Work task >>
Return the stretch of the valve description from "With solenoid 24a" through "drain port 46.", copied word for word.

Text under study >>
>>

Located downstream from unloading spool 48 is a variable flow spool 50 positioned in a corresponding bore 57. Spool land 56 provides a variable orifice with spool bore 57 for controlling the rate of flow to vehicle drive motor 20a. The pressure downstream from spool land 56 is sensed on the top of spool 50 in cavity 58 via passage 59, while the pressure upstream of land 56 is felt on the opposite end of spool 50, via restricted flow passage 60 in cavity 61. Cavity 61 will always have a pilot flow therethrough to the downstream side of spool 50 via solenoid cavity 62, passages 63 and 64. The pressure in cavity 61 is controlled by energizing solenoid 24a which causes solenoid core 65 to restrict the flow out of cavity 61. In its unenergized unrestricting position, core 65 creates no back pressure or pressure drop in the pilot flow path, therefore the pressure in cavity 61 is zero with a pressure drop across restricted passage 60. The pilot flow through cavity 61 flows to drain across a flow limiter 66 which allows a very small flow to drain.
Unloading spool 48 experiences the valve inlet pressure at its bottom end in cavity 68 via passage 70 while the opposite end of spool 48 senses the pressure downstream from spool 50 via passage 72 and cavity 69. The function of unloading spool 48 is to maintain a constant pressure drop across land 56 of spool 50 regardless of the flow rate or pressure levels. By dumping the upstream pressure in port 44 to drain in passage 46, spool 48 controls the pressure drop across land 56. With no flow across spool 50, spool 48 will unload at whatever pressure is required to move spring 52.
With solenoid 24a completely de-energized, there is no flow to drive motor 20a, since spring 74 is holding spool 50 in its closed position and there is no pressure build-up in cavity 61. The entire pump flow is passing through valve 33a into inlet port 44 with the inlet pressure in cavity 68 overcoming spring 52 causing spool 48 to shift upwardly opening the inlet port pressure to drain via drain port 46.

<<

Captioned web image data:
>>

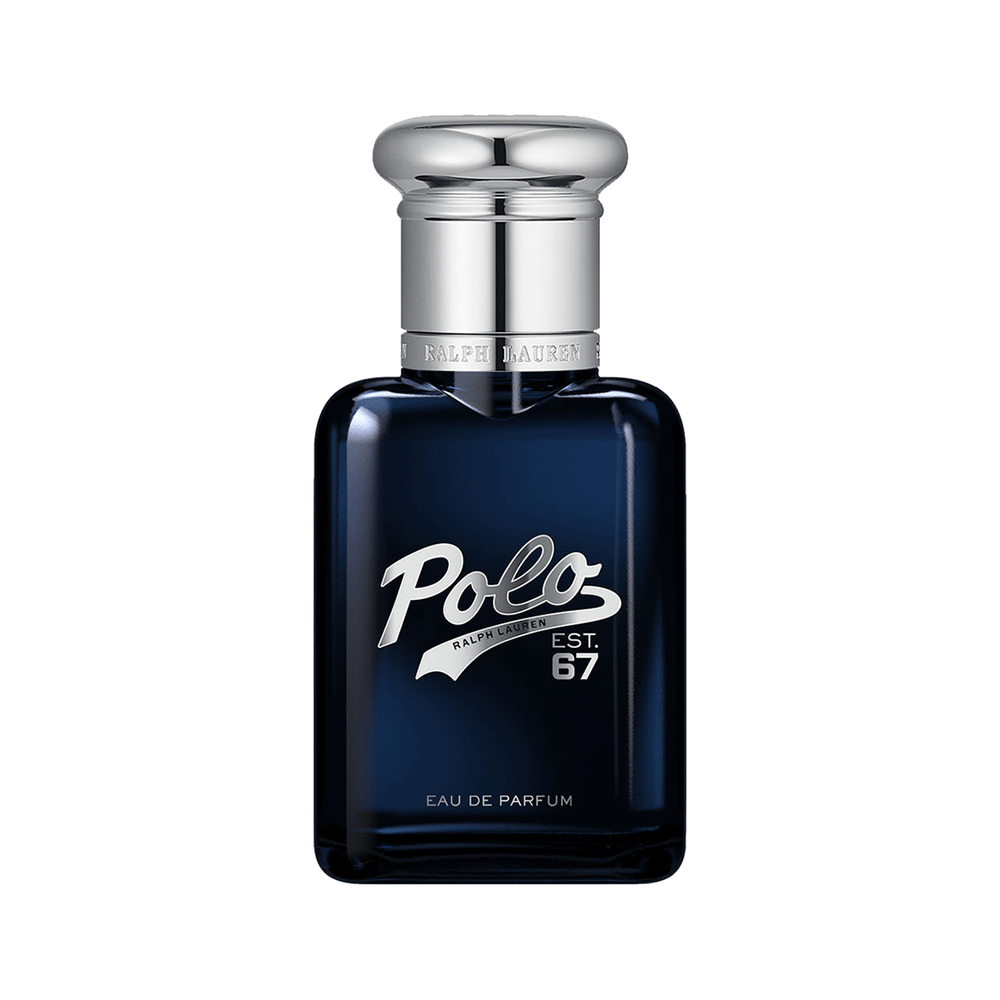 Perfume Masculino Polo 67 Ralph Lauren Eau De Parfum 40ml
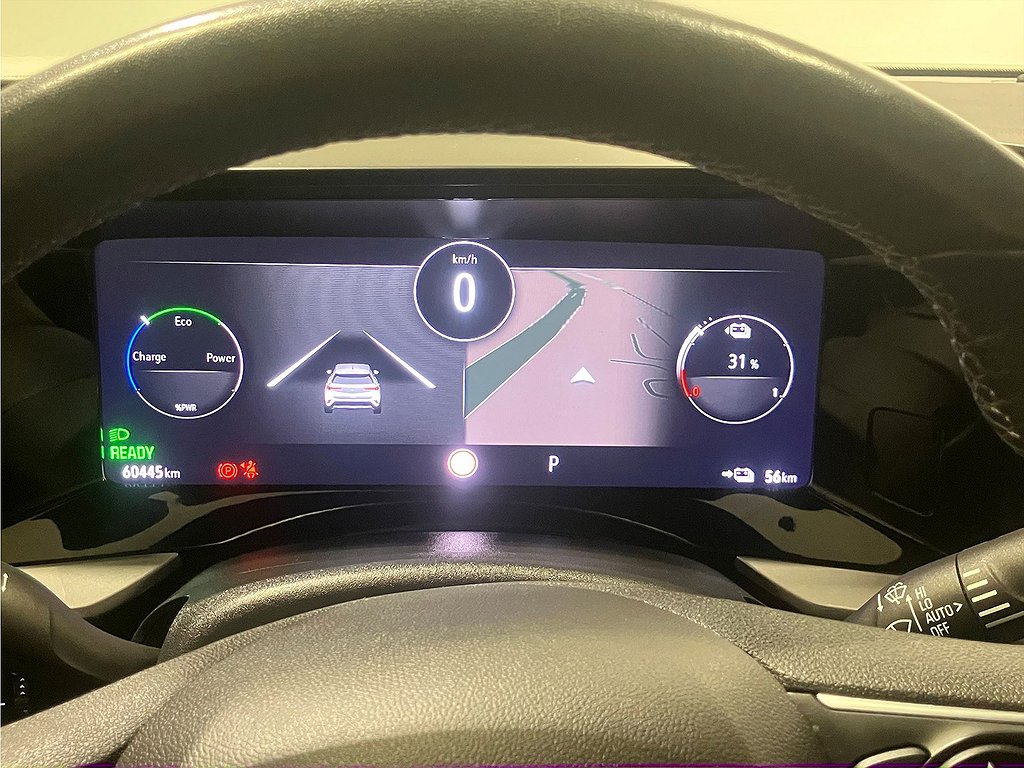 Opel Mokka-e Ultimate 136hk Aut – B-KAMERA, CARPLAY, NAV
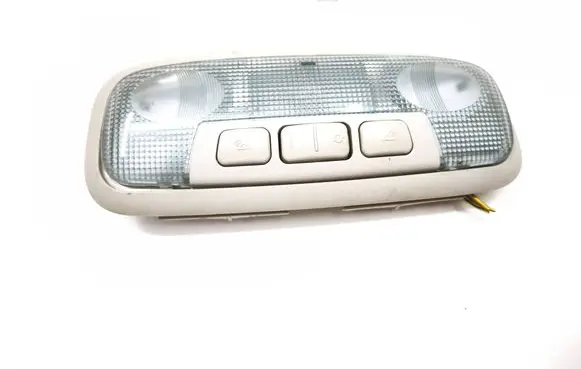 Ford Transit Custom Front seat light 156827
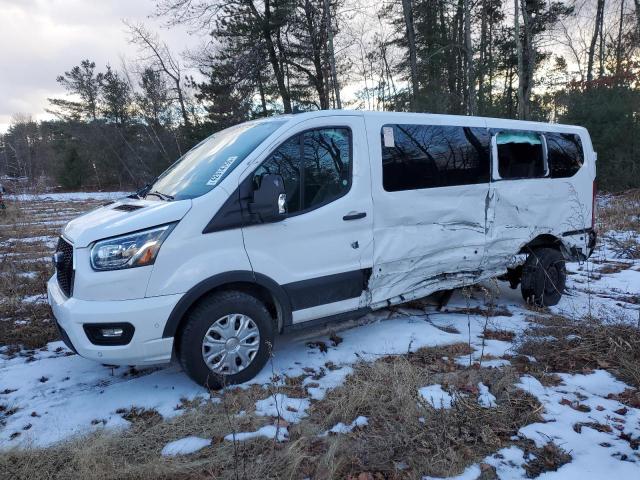 2023 Ford Transit T-350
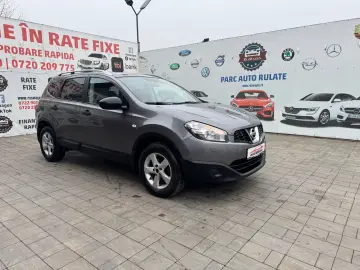 Nissan Qashqai  2 2013 1.6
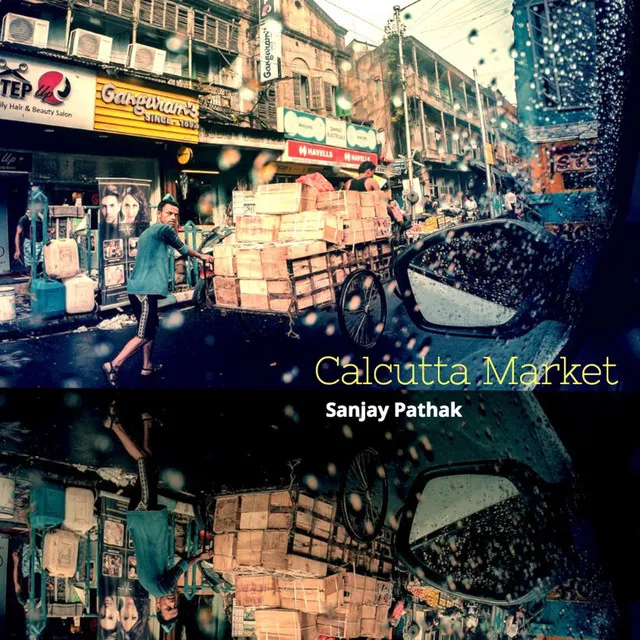 Calcutta Market (Instrumental)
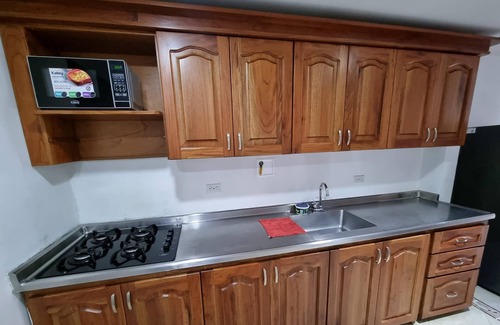 Rionegro House | Rionegro - Casa muy central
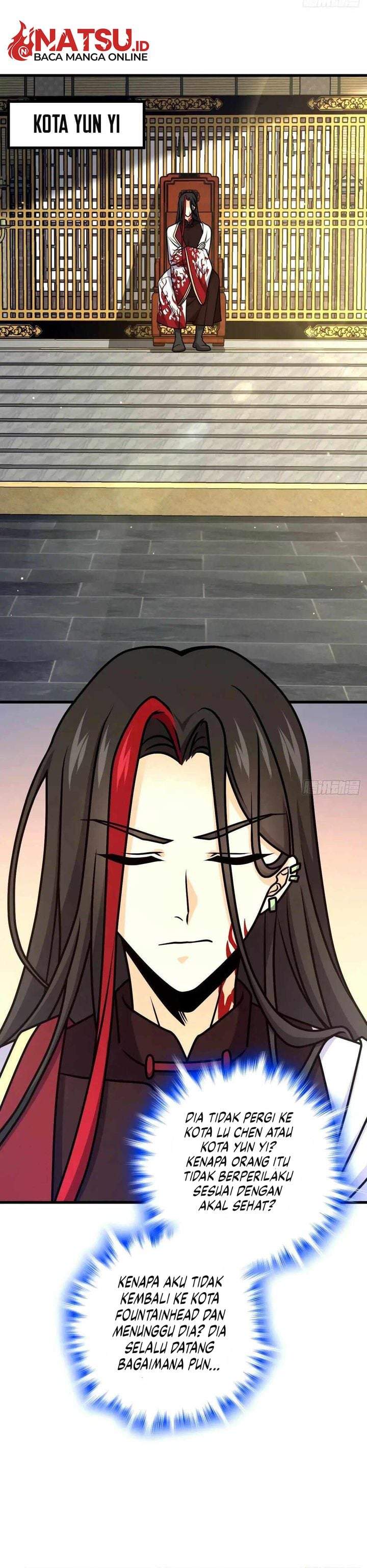 Spare Me, Great Lord! Chapter 751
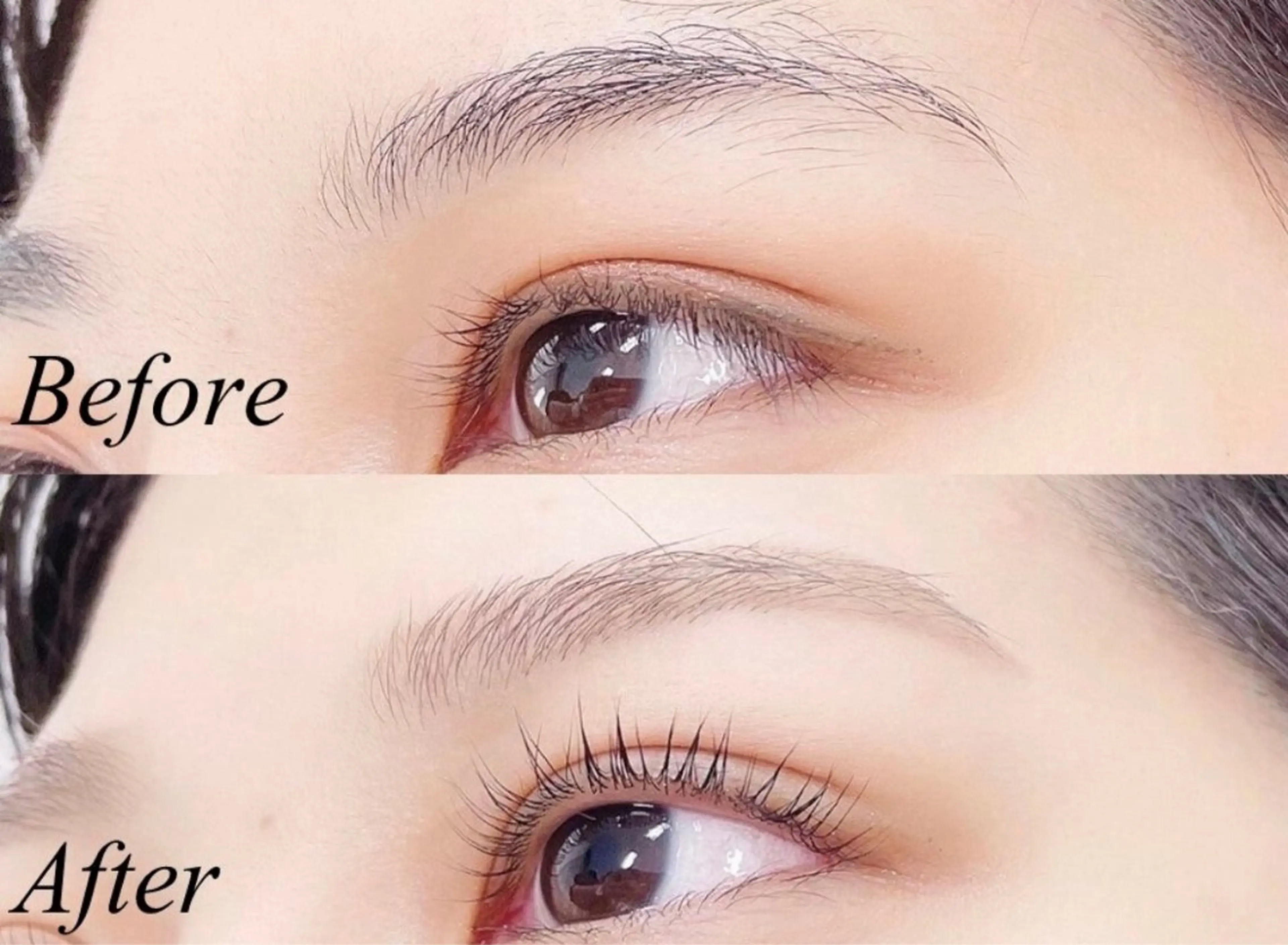 アイブロウ トレンド眉🕊🫧 rina.yoの眉毛・アイブロウイメージ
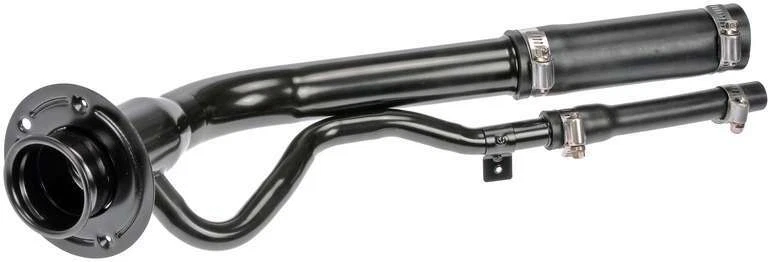 Fuel Filler Neck for 2010-2013 Ford E-250 5.4L V8 FLEX SOHC Foto 1 de 1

<<

Answer to this problem >>
With solenoid 24a completely de-energized, there is no flow to drive motor 20a, since spring 74 is holding spool 50 in its closed position and there is no pressure build-up in cavity 61. The entire pump flow is passing through valve 33a into inlet port 44 with the inlet pressure in cavity 68 overcoming spring 52 causing spool 48 to shift upwardly opening the inlet port pressure to drain via drain port 46.